● **Exercise directions**:
Below are some records; give them all again exactly, but not the pictures.

(Stored data)
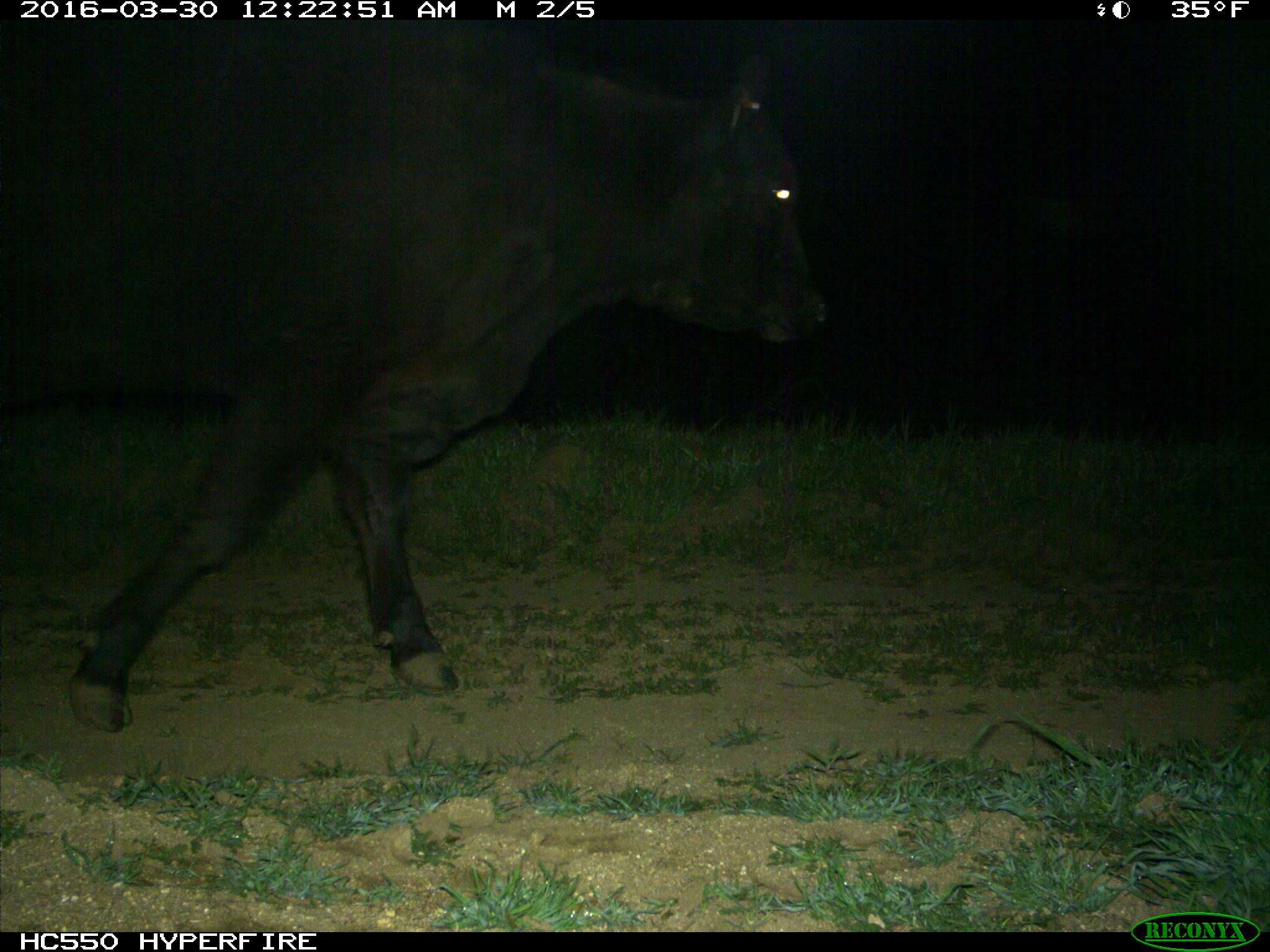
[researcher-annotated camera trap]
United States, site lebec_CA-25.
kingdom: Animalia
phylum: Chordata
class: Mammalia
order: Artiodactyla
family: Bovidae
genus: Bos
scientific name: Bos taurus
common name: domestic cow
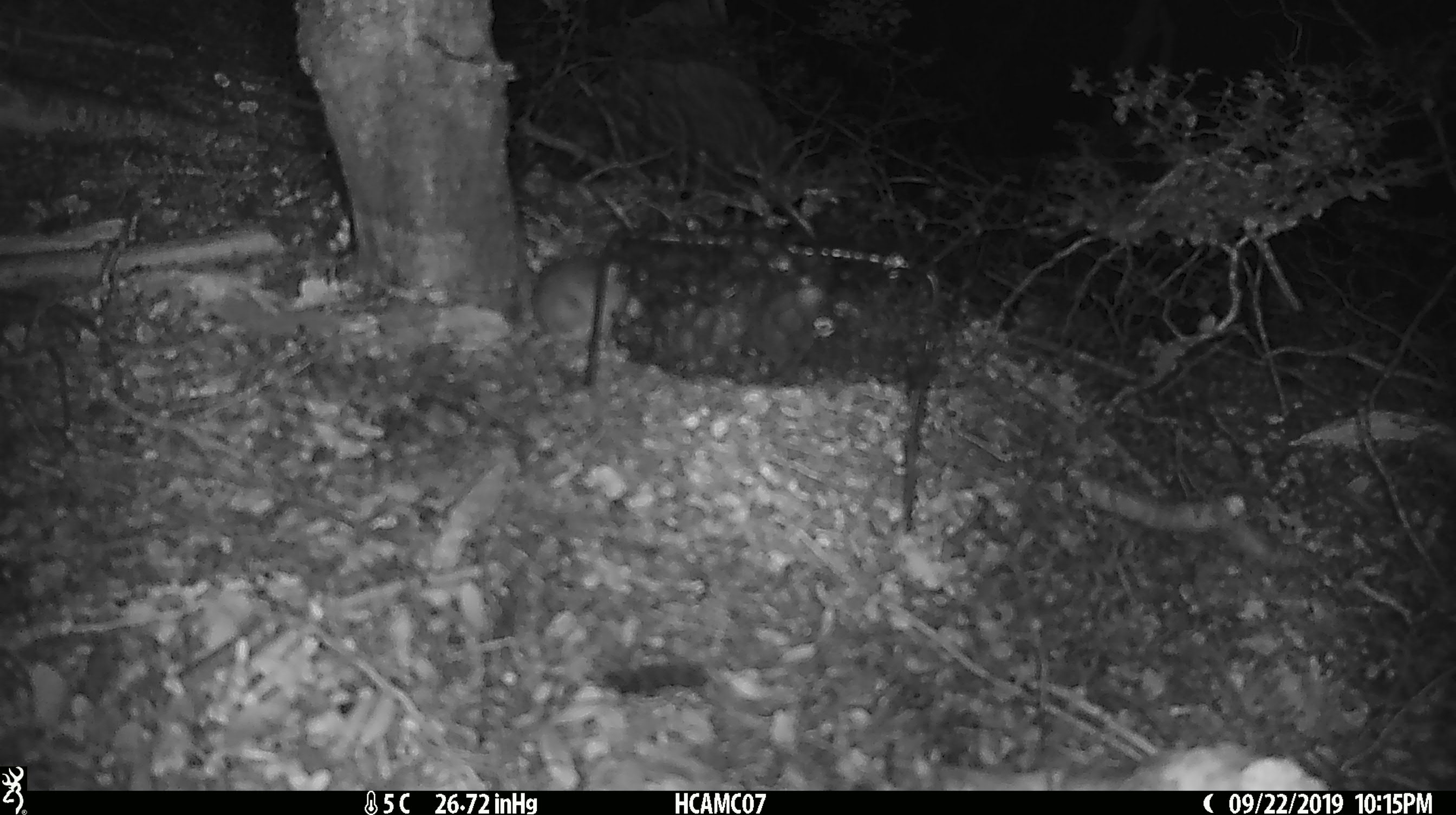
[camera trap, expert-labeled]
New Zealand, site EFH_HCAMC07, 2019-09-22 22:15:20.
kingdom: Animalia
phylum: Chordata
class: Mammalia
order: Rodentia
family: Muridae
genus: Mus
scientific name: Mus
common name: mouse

● **Answer for the task**:
[researcher-annotated camera trap]
United States, site lebec_CA-25.
kingdom: Animalia
phylum: Chordata
class: Mammalia
order: Artiodactyla
family: Bovidae
genus: Bos
scientific name: Bos taurus
common name: domestic cow
[camera trap, expert-labeled]
New Zealand, site EFH_HCAMC07, 2019-09-22 22:15:20.
kingdom: Animalia
phylum: Chordata
class: Mammalia
order: Rodentia
family: Muridae
genus: Mus
scientific name: Mus
common name: mouse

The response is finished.